But then the sun came out and by the time I got to the road to Rutland I had dried out some, I met Crayola along the way, a twenty-something with purple hair and lip rings, and we hitched into town with some guy who had too many brews before picking us up.
We made it alright though in downtown Rutland and were dropped off at the Yellow Deli Hostel, a place where a Christian group puts up hikers and very kindly encourages them to leave the trials and tribulations of this society and join them in a community of peace and love and fellowship.

There were about 30 hikers at the hostel and three rooms with bunks. The Group were very accommodating, not charging a fee but asking for donations, and providing bunk, laundry, and shower and breakfast at no charge. Some called them a Cult. But aren't all non-mainstream religious groups called Cults, a way to ostracize them? But they weren't pushy about their need for new members otherwise hikers would not come there. But they were not insistent that you leave either.
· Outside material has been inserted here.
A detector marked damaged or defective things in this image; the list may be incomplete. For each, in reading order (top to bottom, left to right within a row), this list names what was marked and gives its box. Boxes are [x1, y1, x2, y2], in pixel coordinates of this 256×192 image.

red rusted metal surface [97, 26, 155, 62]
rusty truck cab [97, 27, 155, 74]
After eating at the Deli next door to their Hostel, and listening to a threesome play some nice Medieval/Celtic sounding flute and accordion music, I got a bunk and went to sleep. I was tired and thought I would stay two days.
During the night, the Deli's ice machine kept dropping ice. I'm moving to a different room in the morning.
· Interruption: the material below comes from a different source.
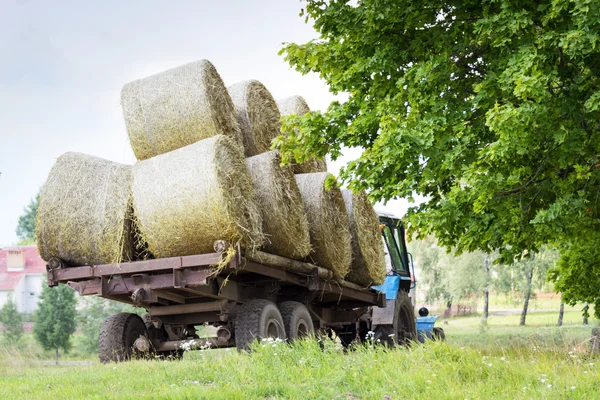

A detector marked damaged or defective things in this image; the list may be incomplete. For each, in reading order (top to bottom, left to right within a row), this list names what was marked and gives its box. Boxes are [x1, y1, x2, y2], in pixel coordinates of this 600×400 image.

August 10 Rutland, Vt. Yellow Deli Hostel  1700 Miles
Today I picked up a few things at the Walmart, in walking distance, took a bus to Killington, Vt and picked up my wife's care package, did laundry, blogged some at the library, and helped clean dishes at the Deli, doing a little service work.
I moved to a different room, bunking near Five Year Plan, and I ate a sub sandwich and had some chocolate milk.

 August 11 Rutland, Vt.  Rutland Regional Hospital  1704 Miles
I woke up early in the dark and packed my backpack out in the hiker's lounge at the hostel. Then I went downstairs and over to the Deli for breakfast. On the way I noticed that my heart was racing and that I was short of breath. 
This had happened before, about nine years ago, when I was out at a little party on a lake on a hot summers day. I went swimming and lay on a raft in the sun and then after climbing on the landing I began to feel dizzy and faint and I lay down  and people had me elevate my legs. They said I was turning pale and that my lips were blue. 
After fifteen minutes, I felt fine but they were doctors and nurses and insisted that I take an ambulance to the hospital. The doctor there said I had a sticky heart valve and that I should have regular heart checkups. There was no cure except surgery and my case was mild and he didn't know what to do about it. 
Great I thought. Now I have to pay for a large medical bill and in turn received nebulous and cloudy treatment and solutions. 

So at the Deli, I lay down on a couch, elevated my feet, and massaged my neck artery. After about fifteen minutes my heart slowed down to normal and I went in for an egg vegetable  dish.
I ate and drank some coffee with my fellow hikers and then took my pack to the back of the Deli and caught a bus to the trail head at Rt. 4.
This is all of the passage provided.